The youngster turned down Wales to pledge his international future to Australia. pim-verbeek
The 20-year-old, who has a Welsh grandfather, has played 10 times for the Wales under-21 side but is yet to kick a ball for the senior line-up despite being called into the squad several times.

Williams had recently threatened to commit to Wales after being overlooked for the Socceroos but Verbeek, who is in Europe keeping tabs on Australia’s overseas-based players, has convinced the versatile defender to pursue his dream of playing for Australia.

Williams’ fate now lies with FIFA’s transfer committee but if he gets the rubber stamp he could be eligible to be selected for Australia’s World Cup qualifier in Qatar on June 6.

“Rhys has informed us that he wants now to play for Australia,” Wales spokesman Ceri Stennett said of Williams, who can play in central defence or at right back.

“The wheels are now in motion, and a decision will be made by FIFA’s transfer committee.

====================

Work instruction 1 – Reproduce, word for word, the stretch of the report on Rhys Williams choosing Australia from "Williams had recently" through "at right back.".
Work instruction 2 – Carry on the report on Rhys Williams choosing Australia, picking up right after its last sentence.
The listing below comes from a separate source and has no connection to the passage above.

Dataset entries
====================

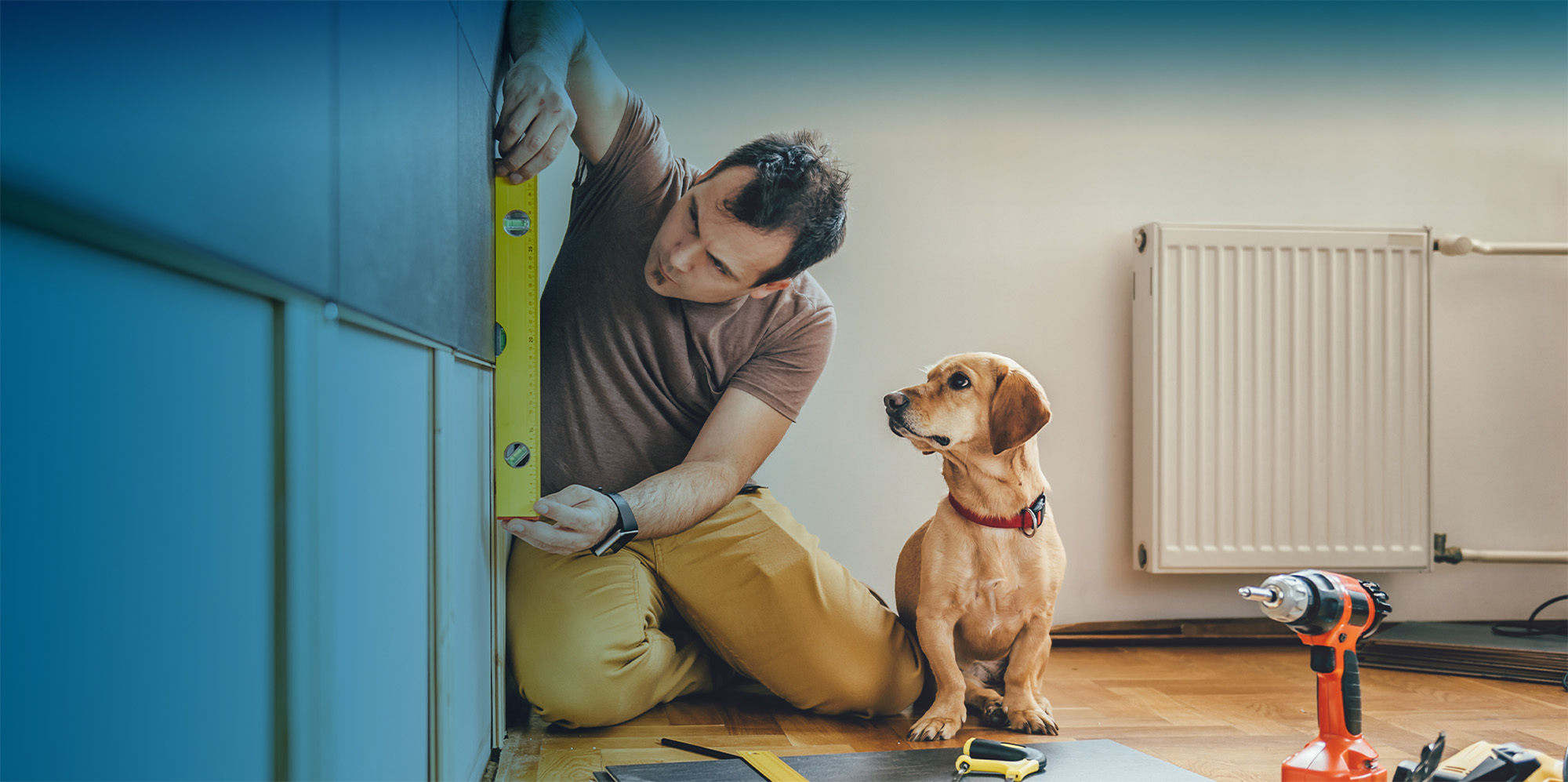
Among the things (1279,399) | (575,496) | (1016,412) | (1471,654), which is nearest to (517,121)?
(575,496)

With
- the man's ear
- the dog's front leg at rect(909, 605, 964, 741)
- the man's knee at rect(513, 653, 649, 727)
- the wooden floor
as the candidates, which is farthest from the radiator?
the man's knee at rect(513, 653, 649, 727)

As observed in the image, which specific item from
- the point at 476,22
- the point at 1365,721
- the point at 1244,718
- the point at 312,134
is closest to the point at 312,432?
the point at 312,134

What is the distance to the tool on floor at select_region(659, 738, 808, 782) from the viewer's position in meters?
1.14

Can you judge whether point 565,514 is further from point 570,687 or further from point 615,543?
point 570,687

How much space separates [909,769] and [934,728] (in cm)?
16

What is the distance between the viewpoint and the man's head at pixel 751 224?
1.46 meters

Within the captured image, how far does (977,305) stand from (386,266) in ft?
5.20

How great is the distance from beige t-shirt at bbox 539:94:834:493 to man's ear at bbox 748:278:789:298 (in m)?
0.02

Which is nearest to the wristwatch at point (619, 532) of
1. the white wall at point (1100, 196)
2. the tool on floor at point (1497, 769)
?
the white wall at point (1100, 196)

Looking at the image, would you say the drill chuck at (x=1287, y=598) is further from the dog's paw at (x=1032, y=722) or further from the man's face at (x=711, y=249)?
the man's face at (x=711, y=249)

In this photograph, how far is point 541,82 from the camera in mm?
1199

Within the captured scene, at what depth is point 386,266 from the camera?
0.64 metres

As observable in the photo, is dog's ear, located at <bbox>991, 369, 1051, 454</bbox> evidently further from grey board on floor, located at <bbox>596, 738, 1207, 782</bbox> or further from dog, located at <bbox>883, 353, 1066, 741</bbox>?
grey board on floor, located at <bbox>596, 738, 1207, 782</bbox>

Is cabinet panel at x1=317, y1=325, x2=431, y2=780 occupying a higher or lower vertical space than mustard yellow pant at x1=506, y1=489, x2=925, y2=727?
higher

====================

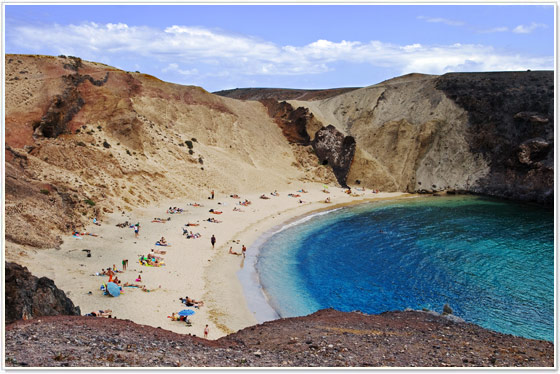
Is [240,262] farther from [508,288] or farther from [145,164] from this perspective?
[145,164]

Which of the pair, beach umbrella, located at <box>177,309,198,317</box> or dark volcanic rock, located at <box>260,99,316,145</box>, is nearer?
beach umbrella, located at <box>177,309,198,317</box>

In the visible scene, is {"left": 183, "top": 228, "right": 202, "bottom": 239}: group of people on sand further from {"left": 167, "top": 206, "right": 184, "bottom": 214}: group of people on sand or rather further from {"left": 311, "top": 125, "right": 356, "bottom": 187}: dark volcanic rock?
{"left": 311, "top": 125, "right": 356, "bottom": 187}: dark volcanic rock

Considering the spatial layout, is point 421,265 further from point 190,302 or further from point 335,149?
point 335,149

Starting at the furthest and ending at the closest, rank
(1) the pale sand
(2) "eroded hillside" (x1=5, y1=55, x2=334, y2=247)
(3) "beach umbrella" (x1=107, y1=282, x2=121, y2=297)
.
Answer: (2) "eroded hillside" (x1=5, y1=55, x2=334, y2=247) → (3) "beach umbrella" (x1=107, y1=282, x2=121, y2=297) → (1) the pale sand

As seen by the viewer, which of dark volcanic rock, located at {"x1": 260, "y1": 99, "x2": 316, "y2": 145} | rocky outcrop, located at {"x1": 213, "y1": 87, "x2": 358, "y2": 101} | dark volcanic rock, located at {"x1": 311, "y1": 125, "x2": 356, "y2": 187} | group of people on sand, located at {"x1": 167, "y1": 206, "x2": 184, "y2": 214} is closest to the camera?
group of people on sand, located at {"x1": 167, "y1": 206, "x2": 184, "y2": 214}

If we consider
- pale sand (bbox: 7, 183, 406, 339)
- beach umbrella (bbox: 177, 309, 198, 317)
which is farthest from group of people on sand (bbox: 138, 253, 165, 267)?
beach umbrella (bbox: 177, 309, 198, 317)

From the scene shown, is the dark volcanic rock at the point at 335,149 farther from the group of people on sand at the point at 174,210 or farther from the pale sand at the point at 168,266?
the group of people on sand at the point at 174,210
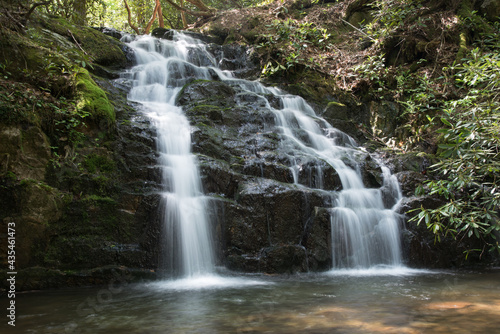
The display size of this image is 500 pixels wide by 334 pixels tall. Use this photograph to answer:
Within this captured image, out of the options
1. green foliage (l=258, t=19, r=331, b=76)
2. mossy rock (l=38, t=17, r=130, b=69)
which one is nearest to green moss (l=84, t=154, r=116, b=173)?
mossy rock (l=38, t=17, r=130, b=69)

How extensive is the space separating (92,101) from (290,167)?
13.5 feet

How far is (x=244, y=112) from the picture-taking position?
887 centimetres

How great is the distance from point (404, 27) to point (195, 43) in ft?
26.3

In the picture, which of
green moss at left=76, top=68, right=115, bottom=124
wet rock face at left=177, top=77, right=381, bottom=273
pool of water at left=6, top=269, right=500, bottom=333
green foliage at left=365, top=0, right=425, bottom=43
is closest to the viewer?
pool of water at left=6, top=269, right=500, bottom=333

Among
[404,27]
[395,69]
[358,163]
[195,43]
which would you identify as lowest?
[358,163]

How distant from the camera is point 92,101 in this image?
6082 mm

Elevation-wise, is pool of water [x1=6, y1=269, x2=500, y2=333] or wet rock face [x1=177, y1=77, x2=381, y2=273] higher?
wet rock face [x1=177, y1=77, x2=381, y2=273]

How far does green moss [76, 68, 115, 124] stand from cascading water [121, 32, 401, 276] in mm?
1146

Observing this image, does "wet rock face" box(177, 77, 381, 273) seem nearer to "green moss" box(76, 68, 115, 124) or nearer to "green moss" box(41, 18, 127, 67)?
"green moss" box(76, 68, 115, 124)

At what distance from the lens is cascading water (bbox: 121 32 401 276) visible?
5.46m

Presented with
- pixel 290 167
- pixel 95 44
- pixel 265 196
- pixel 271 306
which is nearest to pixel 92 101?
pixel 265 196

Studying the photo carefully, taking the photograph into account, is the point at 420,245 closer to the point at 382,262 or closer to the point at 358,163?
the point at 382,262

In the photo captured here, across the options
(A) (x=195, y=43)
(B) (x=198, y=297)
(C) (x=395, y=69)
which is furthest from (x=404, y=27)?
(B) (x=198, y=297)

====================

Answer box 1 –
Williams had recently threatened to commit to Wales after being overlooked for the Socceroos but Verbeek, who is in Europe keeping tabs on Australia’s overseas-based players, has convinced the versatile defender to pursue his dream of playing for Australia.

Williams’ fate now lies with FIFA’s transfer committee but if he gets the rubber stamp he could be eligible to be selected for Australia’s World Cup qualifier in Qatar on June 6.

“Rhys has informed us that he wants now to play for Australia,” Wales spokesman Ceri Stennett said of Williams, who can play in central defence or at right back.

Answer box 2 –
“But it looks like a fait accompli now.”

Williams, who left Australia at 16 to become a trainee at Middlesborough, made a name for himself this season on loan at promotion-chasing Championship club Burnley.

He impressed in 17 appearances with the club before being forced to return to Middlesborough before the promotion playoffs after failing to have his loan deal extended.

Burnley will face Reading on Wednesday morning (AEST) for a place in the promotion playoff final against Sheffield United.

Williams was not in Middlesbrough’s squad for Tuesday’s 3-1 loss to Newcastle, which consigned them to almost certain relegation, but he could feature in their final two games of the season.

His displays for the Middlesbrough reserves prior to joining Burnley earned him a contract extension with the club until June 2011 and also attracted the attention of Welsh under 21s coach Brian Flynn.

Williams first forced himself into the senior Wales set-up for last September’s qualifier against Azerbaijan but was yet to make his senior debut which, under FIFA regulations, would have meant he could not play for Australia.

His manager Gary Williams said in March the player saw his future with Wales because he had not had contact from anyone else, but hinted he was still interested in playing for Australia.

Wales said they would not be hurried into giving him a cap just to ensure he he was tied to them and, with his 21st birthday looming, Verbeek has now convinced Williams he has a future with the Socceroos.